Communauté Black : il faut dire qu’il y a bien ces deux éléments. Le choix est à la fois artistique, parce que nous faisons d’abord un travail artistique, et parce que nous sommes d’accord avec le programme du candidat Ali Bongo. Pour Communauté Black, le candidat Ali Bongo Ondimba a le meilleur projet parmi tous les candidats. Ce qui fait que nous avons très rapidement accepté de prester et de l’accompagner pendant cette campagne. Même si on ne nous l’avait pas proposé, nous allions toujours voter pour lui.

Communauté Black, ici à Makokou avec une groupie sur la campagne d’Ali Bongo Ondimba. © Gabonreview

Communauté Black, ici à Makokou avec une groupie de la campagne d’Ali Bongo Ondimba. © Gabonreview

Vous dites qu’il s’agit du meilleur projet : avez-vous lu les projets des autres candidats ?

On n’arrive pas à bien comprendre le projet des autres. Mais, ce qui est sûr, c’est que nous n’avons pas lu tous les projets parce qu’il y a beaucoup de candidats qui n’ont pas présenté leur projet.
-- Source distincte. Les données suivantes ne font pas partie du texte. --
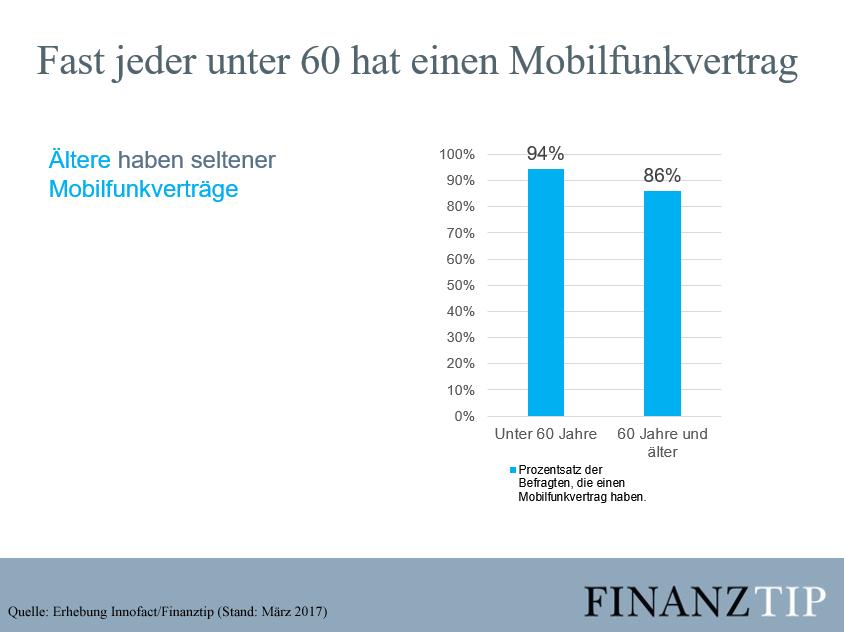 Aber Dennoch Hat Nicht Jeder Bundesburger Einen Handyvertrag Etwa Jeder Dreizehnte  Prozent Kommt Ohne Aus Ergab Eine Finanztip Umfrage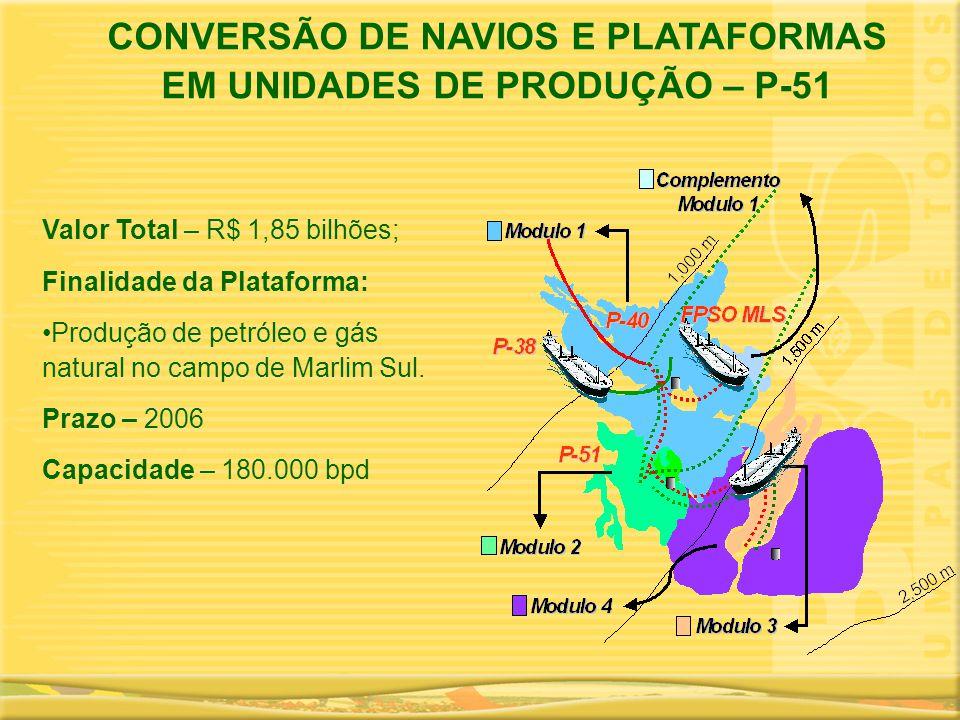 Valor Total – R$ 1,85 bilhões; Finalidade da Plataforma: •Produção de petróleo e gás natural no campo de Marlim Sul. Prazo – 2006 Capacidade – 180.000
Nous avons lu le projet de M. Ping, mais, sincèrement, nous ne nous y retrouvons pas.

N’avez-vous pas peur des lendemains au cas où le président sortant ne remportait pas cette élection ?

Écoutez, nous sommes des Gabonais. Est-ce que ceux qui sont avec les autres candidats ont peur du lendemain ? Même si un autre candidat passait, il devrait travailler avec les Gabonais. Que va-t-il faire ? Nous mettre hors du Gabon ? Si le nôtre gagnait, il ne mettra personne hors du Gabon. La seule chose que nous espérons c’est que celui qui gagne rassemble les Gabonais autour de lui et on va continuer à vivre comme toujours.

Alors quel message lancez-vous aux autres artistes qui refusent de s’engager, de s’afficher ou d’assumer politiquement leur position ?

Nous allons commencer par ceux qui lancent des œufs, des tomates à ceux qui ont décidé d’accompagner le candidat Ali Bongo. Ceux-là ne sont vraiment pas des artistes, surtout lorsqu’il s’agit de rappeurs. Car le rappeur doit assumer, il doit prendre position. Ceux qui s’interrogent sur notre choix d’accompagner le président Ali Bongo n’arrivent même pas à dire avec qui ils sont. Alors, s’ils ne sont avec personne, comment vont-ils participer à faire changer ce pays ? Nous pensons que quand on est contre le président Ali Bongo, on se présente et on dit le candidat qu’on soutien. Il y en a tellement. Il y a M. Ping, il y a M. Ndong Sima, il y en a beaucoup. Il faut assumer et dire, je suis avec tel candidat. Nous, nous sommes avec Ali Bongo, nous assumons notre choix. Et pour les fans de Communauté Black,  suivez-nous. Suivez le candidat Ali Bongo, c’est l’espoir pour le Gabon, pour la jeunesse.

Après la campagne électorale, que devient Communauté Black ?

Communauté Black va continuer son bonhomme de chemin. Nous allons continuer à produire comme d’habitude. Après cette campagne, nous serons sur d’autres projets. Nous sommes, d’ailleurs, attendus à Yaoundé pour le Bantou festival.